# Start of Selection
Posted by rtmsf on December 19th, 2009

Ray Floriani of College Chalktalk is the RTC correspondent for the MAAC and NEC conferences.

LYNDHURST, NJ – Virtually every MAAC team has two conference games in the books as we head into the holidays. By Christmas everyone will have played a pair as Siena hosts Rider on December 23 in a meeting of 1-0 teams with title aspirations (not just sugar plums) ‘dancing in their heads’…

Early on in league play things are shaping up as expected but it is very early. The one mark that stands out is Iona at 0-2. The Gaels, off their win against Albany, are 5-2 out of conference with wins over Creighton ( in the Old Spice) and at Providence on their resume. They played both MAAC games at home but dropped meetings with St. Peter’s and Siena.

The MAAC nearly made it 2-0 against the Big East on the week. Following Iona’s won, Rider lost a tough one in overtime at Rutgers.

A tempo free note…  POSS is the average possessions per game. All games are counted. When conference play heats up the focus will be on MAAC games only. The TO rate is turnovers divided by possessions. Under 20% is an excellent figure. That means only one fifth or less of total possessions end in a turnover. Again thanks to the people at Basketball State for the data.


  • Frank Turner of Canisius has 27 straight double figure scoring games, the nation’s 7th best mark among active players.
  • Prior to Providence, the last Iona win versus a Big East team was December 27, 2001 over Seton Hall in the Holiday Festival at the Garden.
  • Antoine Pearson of Manhattan became the program’s 32nd player to hit the 1,000 point mark.
  • Marist has hit at least one three-pointer in 299 consecutive games.
  • Tyrone Lewis broke Niagara’s career three-point field goal record. Lewis has 227 treys to date. The record was held by former teammate Lorenzo Miles (220).  He also became Niagara’s 11th player to hit the 1,000-point select circle.
  • Ryan Thompson moved to 9th on Rider’s all-time scoring list. Thompson passed Rider Hall of Famer Greg Burston ‘99. Thompson went over the 1,500 point mark in the game at Rutgers.

Co-Players of the Week.

  • Anthony Johnson (C), 6-8 SR, Fairfield – Averaged double-doubles in two wins. Scored 21 against Sacred Heart and pulled down 8 offensive rebounds in a win over Holy Cross. Shot 57% from the floor for the two outings.
  • Tyrone Lewis (G), 5-11 SR, Niagara – Enjoyed back to back 26-point performances. Had 6 treys is a loss to Buffalo then canned 5 beyond the arc in a win at Illinois State.

Rookie of the Week. Kyle Smyth (G), 6-4 Fr, Iona – Led the Gaels in scoring in their two wins. Highlight was a career high 21 points in the victory at Providence. Shot 71% from the field and 6 of 10 (60%) beyond the arc for the three games.

Team Breakdowns.
# End of Selection
# Start of Information provided
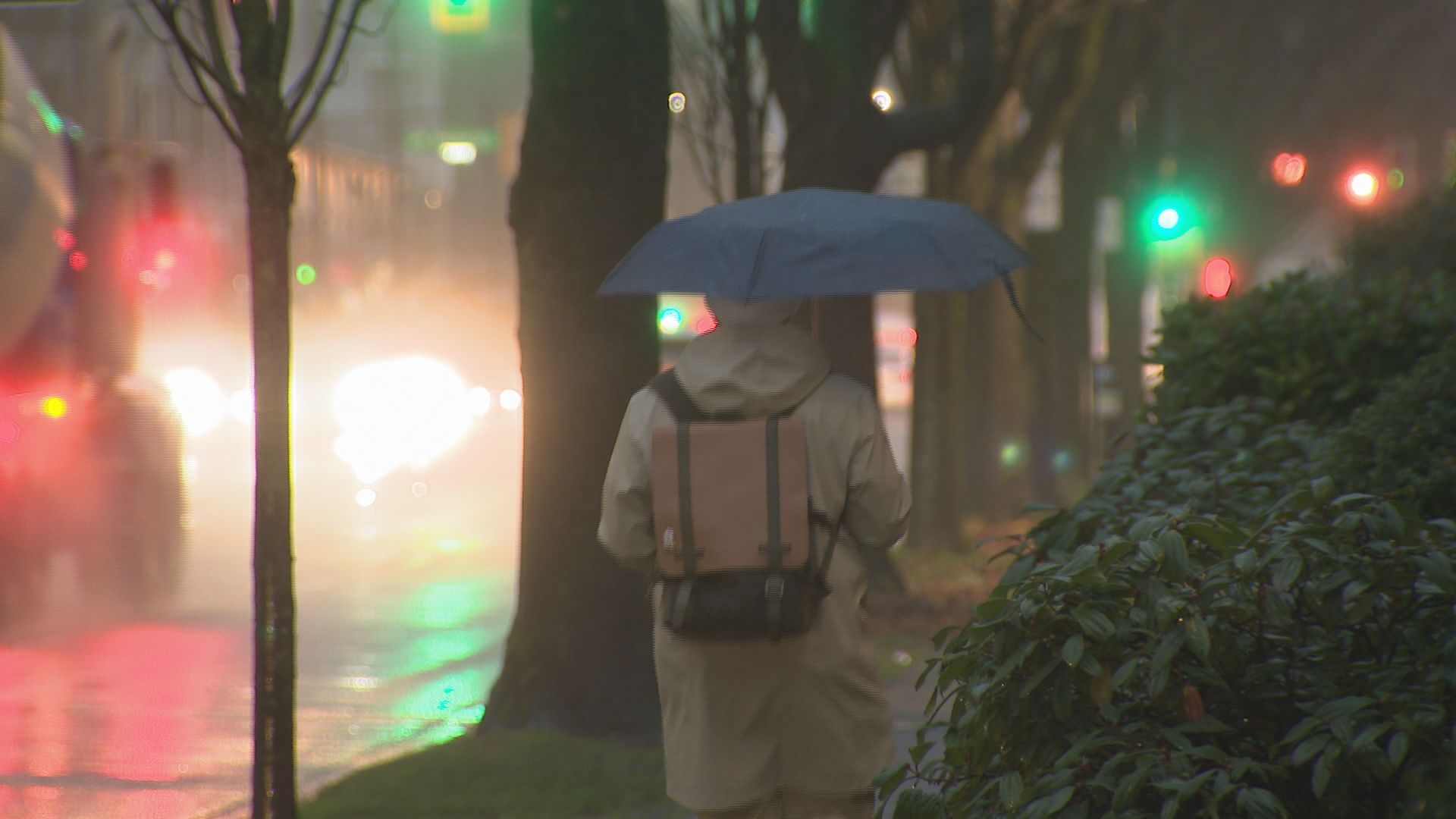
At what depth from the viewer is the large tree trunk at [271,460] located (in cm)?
533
# End of Information provided
• _Exercise 1_
In the MAAC roundup, in how many consecutive games has Marist hit at least one three-pointer?
• _Exercise 2_
Write out the part of the MAAC roundup starting at "The MAAC nearly" and ending at "for the data.".

• _Answer 1_
299

• _Answer 2_
The MAAC nearly made it 2-0 against the Big East on the week. Following Iona’s won, Rider lost a tough one in overtime at Rutgers.

A tempo free note…  POSS is the average possessions per game. All games are counted. When conference play heats up the focus will be on MAAC games only. The TO rate is turnovers divided by possessions. Under 20% is an excellent figure. That means only one fifth or less of total possessions end in a turnover. Again thanks to the people at Basketball State for the data.